EXERCISE REQUIREMENTS — Report each line below that carries the word "site".

DATA SECTION —
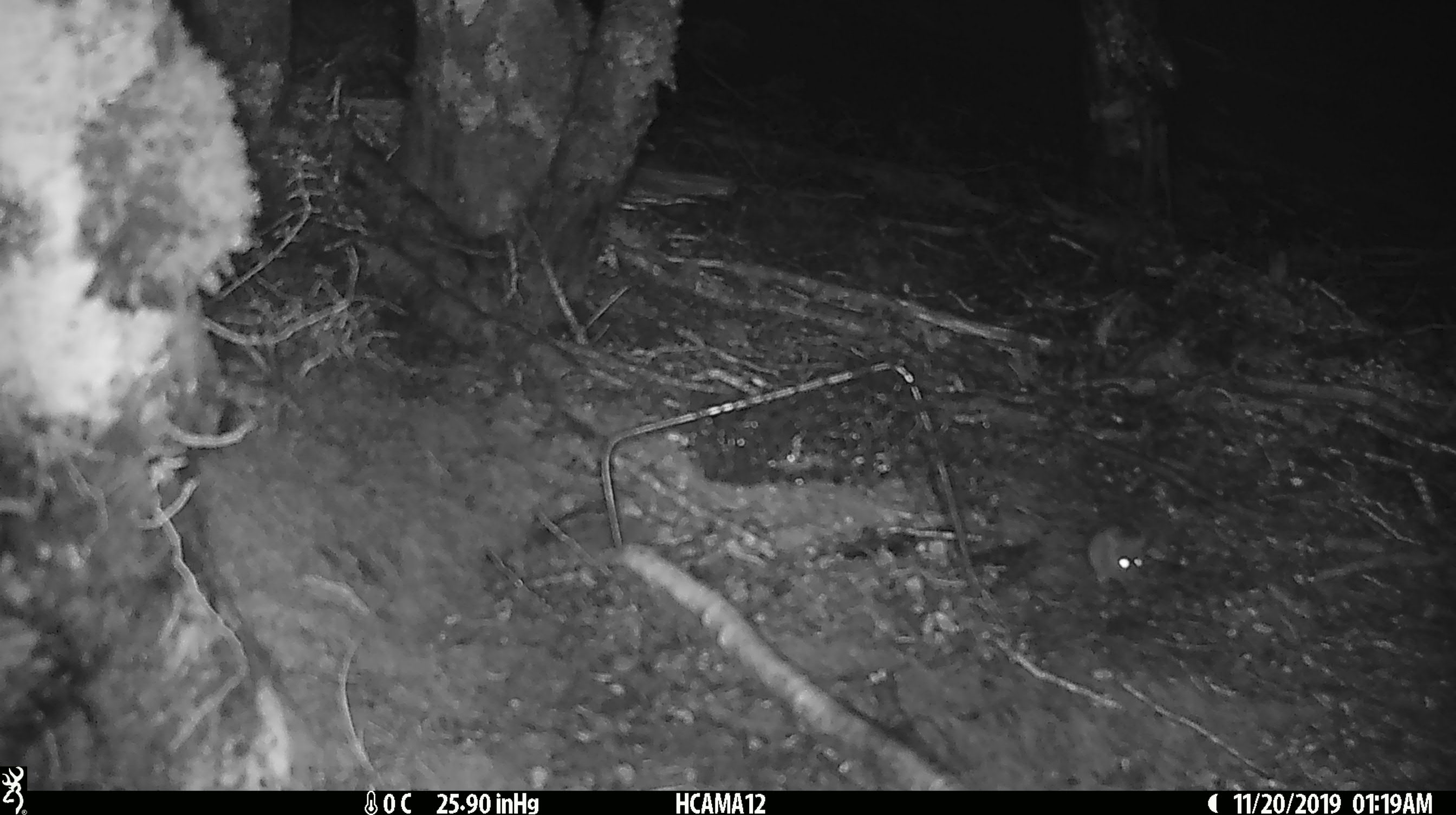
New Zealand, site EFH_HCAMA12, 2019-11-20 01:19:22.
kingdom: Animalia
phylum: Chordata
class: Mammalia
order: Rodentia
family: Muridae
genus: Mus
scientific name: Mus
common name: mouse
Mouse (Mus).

--

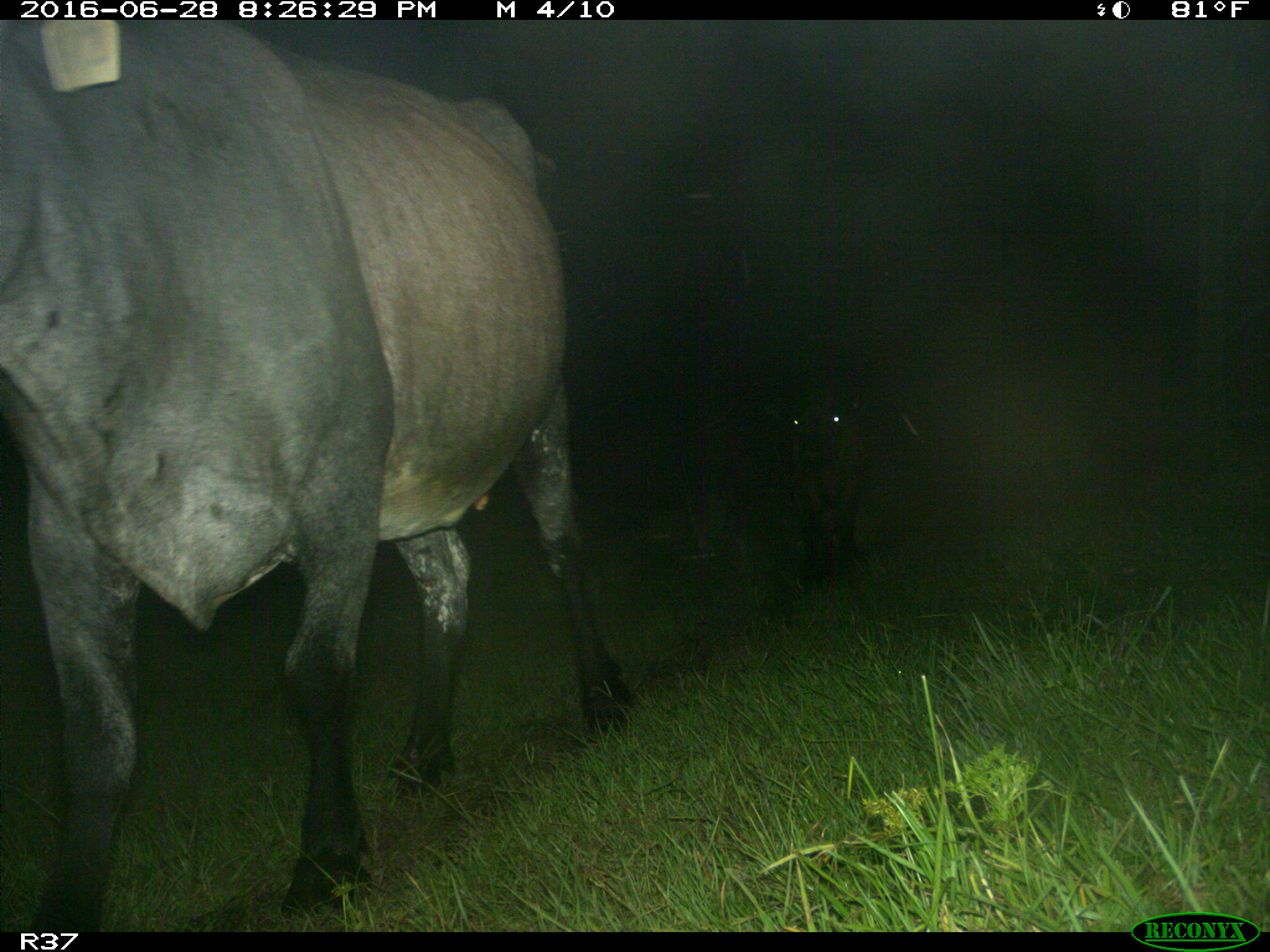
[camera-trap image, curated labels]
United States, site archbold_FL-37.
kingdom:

TASK SOLUTION —
New Zealand, site EFH_HCAMA12, 2019-11-20 01:19:22.
United States, site archbold_FL-37.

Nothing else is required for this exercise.